Task objective:
Print the entries below verbatim, from the first line through the line that contains "Answer: the point at 24,85", including both ends.

>> BEGIN

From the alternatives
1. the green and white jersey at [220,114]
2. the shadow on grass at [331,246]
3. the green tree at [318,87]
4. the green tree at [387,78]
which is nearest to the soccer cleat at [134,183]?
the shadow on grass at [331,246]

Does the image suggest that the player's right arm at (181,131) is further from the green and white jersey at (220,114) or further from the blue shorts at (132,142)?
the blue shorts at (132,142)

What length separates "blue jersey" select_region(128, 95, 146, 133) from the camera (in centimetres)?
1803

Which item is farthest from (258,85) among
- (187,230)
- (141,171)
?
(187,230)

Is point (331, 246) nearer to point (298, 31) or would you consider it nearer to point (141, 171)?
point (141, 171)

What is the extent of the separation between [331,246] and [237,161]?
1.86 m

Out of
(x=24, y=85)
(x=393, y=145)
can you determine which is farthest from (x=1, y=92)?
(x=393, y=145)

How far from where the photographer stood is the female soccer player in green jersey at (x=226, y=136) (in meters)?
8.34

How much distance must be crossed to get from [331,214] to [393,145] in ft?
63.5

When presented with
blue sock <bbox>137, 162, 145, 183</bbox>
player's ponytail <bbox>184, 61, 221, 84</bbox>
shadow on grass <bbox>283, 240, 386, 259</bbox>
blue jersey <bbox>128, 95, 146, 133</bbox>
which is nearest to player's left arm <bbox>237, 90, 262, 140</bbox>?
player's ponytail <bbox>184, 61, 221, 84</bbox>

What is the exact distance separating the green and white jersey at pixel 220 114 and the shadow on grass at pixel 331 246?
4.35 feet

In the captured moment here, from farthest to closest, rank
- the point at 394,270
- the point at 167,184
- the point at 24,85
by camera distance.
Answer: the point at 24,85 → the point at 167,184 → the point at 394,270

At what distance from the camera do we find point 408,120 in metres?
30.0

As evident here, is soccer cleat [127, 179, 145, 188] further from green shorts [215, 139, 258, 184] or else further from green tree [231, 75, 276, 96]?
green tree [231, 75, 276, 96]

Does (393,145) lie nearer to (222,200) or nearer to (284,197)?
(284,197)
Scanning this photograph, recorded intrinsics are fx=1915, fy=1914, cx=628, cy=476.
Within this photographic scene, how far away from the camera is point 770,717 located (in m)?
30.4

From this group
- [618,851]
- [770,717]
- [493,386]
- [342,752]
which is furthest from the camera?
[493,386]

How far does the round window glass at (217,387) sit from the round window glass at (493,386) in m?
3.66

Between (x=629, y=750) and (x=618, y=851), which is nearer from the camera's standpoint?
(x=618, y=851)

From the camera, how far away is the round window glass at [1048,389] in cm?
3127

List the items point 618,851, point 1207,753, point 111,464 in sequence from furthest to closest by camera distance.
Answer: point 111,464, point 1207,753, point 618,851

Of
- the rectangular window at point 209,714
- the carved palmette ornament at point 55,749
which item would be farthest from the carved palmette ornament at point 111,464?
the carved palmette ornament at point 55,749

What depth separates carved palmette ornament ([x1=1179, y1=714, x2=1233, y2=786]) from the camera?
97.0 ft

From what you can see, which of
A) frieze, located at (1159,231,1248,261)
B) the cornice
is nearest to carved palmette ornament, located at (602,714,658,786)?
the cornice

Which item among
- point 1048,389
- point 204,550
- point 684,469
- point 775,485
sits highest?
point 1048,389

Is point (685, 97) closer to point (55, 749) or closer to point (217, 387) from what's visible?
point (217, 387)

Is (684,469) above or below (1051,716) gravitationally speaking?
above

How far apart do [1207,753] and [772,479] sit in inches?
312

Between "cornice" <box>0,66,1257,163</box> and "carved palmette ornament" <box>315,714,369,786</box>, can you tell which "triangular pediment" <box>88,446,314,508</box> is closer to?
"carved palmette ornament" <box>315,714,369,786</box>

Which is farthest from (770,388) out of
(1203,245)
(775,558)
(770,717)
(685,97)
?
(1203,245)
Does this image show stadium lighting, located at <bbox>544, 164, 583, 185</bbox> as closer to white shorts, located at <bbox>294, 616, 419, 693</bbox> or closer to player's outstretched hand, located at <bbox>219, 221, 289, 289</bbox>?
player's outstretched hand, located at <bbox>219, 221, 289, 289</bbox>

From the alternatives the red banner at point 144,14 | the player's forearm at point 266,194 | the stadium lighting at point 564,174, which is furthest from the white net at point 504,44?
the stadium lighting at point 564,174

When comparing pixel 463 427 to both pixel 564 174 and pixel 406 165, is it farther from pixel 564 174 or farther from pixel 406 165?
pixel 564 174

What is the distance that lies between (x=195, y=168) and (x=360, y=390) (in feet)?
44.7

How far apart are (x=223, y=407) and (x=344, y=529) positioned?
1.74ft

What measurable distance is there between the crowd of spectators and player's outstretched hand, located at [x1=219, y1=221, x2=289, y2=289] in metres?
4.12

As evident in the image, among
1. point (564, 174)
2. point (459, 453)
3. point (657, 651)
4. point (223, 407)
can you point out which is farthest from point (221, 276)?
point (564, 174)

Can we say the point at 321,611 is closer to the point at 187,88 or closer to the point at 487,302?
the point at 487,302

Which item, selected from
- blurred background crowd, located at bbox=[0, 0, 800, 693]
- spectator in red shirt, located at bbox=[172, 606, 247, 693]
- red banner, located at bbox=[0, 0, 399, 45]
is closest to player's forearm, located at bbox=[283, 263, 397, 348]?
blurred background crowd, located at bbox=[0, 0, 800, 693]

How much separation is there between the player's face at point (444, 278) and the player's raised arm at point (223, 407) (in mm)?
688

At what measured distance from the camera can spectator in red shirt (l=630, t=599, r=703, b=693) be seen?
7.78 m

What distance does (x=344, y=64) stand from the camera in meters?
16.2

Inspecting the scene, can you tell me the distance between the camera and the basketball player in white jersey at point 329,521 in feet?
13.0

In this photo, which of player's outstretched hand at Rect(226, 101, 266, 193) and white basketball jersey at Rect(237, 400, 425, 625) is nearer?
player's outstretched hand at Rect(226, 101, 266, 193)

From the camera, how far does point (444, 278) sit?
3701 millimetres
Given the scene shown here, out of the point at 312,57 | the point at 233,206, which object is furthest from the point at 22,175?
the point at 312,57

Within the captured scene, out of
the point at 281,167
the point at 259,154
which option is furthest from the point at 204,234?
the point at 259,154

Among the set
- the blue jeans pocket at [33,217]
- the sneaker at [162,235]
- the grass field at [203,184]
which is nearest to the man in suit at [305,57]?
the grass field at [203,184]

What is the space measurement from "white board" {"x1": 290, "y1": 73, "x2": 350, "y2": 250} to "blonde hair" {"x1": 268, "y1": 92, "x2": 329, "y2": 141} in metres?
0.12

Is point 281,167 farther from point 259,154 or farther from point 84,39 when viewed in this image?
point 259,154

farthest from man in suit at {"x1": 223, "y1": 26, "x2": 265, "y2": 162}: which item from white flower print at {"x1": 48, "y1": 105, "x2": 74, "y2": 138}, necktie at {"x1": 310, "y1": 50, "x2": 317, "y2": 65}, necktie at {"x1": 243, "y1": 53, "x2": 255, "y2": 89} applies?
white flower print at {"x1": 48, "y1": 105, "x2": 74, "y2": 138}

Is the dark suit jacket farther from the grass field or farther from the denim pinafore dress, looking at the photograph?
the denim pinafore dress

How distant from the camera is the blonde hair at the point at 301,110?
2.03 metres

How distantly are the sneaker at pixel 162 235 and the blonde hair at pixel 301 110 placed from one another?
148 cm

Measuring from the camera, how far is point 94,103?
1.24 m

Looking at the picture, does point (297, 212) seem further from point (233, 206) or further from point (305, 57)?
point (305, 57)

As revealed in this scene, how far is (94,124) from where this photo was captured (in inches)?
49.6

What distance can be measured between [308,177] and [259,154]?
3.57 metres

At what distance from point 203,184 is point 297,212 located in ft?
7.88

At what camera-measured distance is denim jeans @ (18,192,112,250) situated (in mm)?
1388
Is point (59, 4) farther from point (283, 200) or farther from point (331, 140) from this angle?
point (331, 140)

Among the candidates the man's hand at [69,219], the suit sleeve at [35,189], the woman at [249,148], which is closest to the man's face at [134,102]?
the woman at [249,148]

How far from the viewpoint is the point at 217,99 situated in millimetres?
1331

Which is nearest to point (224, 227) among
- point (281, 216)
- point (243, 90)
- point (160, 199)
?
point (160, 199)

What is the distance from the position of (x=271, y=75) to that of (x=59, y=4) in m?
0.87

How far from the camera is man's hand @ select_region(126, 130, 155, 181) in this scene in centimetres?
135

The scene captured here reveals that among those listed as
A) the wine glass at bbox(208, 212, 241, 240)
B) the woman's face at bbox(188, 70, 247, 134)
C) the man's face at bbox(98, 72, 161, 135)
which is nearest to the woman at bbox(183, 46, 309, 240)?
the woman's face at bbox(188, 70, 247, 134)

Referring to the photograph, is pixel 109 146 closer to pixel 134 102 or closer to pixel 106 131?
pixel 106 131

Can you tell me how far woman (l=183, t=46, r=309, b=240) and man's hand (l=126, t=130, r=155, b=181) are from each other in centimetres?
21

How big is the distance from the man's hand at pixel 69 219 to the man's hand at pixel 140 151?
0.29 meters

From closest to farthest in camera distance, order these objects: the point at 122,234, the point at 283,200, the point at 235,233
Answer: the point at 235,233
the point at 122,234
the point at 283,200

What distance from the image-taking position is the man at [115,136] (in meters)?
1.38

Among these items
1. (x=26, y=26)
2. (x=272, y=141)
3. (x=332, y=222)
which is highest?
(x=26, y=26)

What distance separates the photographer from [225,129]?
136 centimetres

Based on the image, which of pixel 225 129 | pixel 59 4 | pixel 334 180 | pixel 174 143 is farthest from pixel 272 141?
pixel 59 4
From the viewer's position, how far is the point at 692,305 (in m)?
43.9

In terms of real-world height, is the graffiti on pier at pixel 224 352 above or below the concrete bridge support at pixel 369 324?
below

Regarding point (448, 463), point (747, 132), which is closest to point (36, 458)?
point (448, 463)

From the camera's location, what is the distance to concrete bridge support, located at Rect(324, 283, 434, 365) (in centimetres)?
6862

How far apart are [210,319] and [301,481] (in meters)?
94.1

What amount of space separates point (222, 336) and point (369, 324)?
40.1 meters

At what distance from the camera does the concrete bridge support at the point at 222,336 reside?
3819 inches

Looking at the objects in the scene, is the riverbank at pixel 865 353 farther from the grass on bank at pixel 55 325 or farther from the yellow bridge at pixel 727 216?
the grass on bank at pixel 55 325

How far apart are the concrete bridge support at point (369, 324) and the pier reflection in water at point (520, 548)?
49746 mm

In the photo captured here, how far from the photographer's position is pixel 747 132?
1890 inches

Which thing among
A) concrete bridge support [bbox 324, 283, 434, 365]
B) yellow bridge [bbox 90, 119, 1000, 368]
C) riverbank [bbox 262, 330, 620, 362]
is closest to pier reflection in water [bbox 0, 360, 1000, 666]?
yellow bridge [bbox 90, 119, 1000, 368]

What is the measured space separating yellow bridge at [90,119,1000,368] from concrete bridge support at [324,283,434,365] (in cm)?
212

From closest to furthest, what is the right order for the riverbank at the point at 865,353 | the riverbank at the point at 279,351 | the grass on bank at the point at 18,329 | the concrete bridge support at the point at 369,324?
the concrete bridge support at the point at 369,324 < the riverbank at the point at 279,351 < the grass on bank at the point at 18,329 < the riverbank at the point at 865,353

>> END

Answer to this exercise:
From the alternatives
1. the green and white jersey at [220,114]
2. the shadow on grass at [331,246]
3. the green tree at [318,87]
4. the green tree at [387,78]
which is nearest to the soccer cleat at [134,183]?
the shadow on grass at [331,246]

Does the image suggest that the player's right arm at (181,131) is further from the green and white jersey at (220,114) or further from the blue shorts at (132,142)?
the blue shorts at (132,142)

What length separates "blue jersey" select_region(128, 95, 146, 133) from the camera (in centimetres)?
1803

Which item is farthest from (258,85) among
- (187,230)
- (141,171)
?
(187,230)

Is point (331, 246) nearer to point (298, 31) or would you consider it nearer to point (141, 171)?
point (141, 171)

What is the extent of the separation between [331,246] and [237,161]?
1.86 m

Out of
(x=24, y=85)
(x=393, y=145)
can you determine which is farthest from (x=1, y=92)?
(x=393, y=145)

How far from where the photographer stood is the female soccer player in green jersey at (x=226, y=136) (in meters)?
8.34

How much distance must be crossed to get from [331,214] to [393,145] in ft?
63.5

When presented with
blue sock <bbox>137, 162, 145, 183</bbox>
player's ponytail <bbox>184, 61, 221, 84</bbox>
shadow on grass <bbox>283, 240, 386, 259</bbox>
blue jersey <bbox>128, 95, 146, 133</bbox>
which is nearest to player's left arm <bbox>237, 90, 262, 140</bbox>?
player's ponytail <bbox>184, 61, 221, 84</bbox>

What is the exact distance separating the green and white jersey at pixel 220 114 and the shadow on grass at pixel 331 246?
4.35 feet

In the captured moment here, from farthest to closest, rank
- the point at 394,270
- the point at 167,184
- the point at 24,85
by camera distance.
Answer: the point at 24,85 → the point at 167,184 → the point at 394,270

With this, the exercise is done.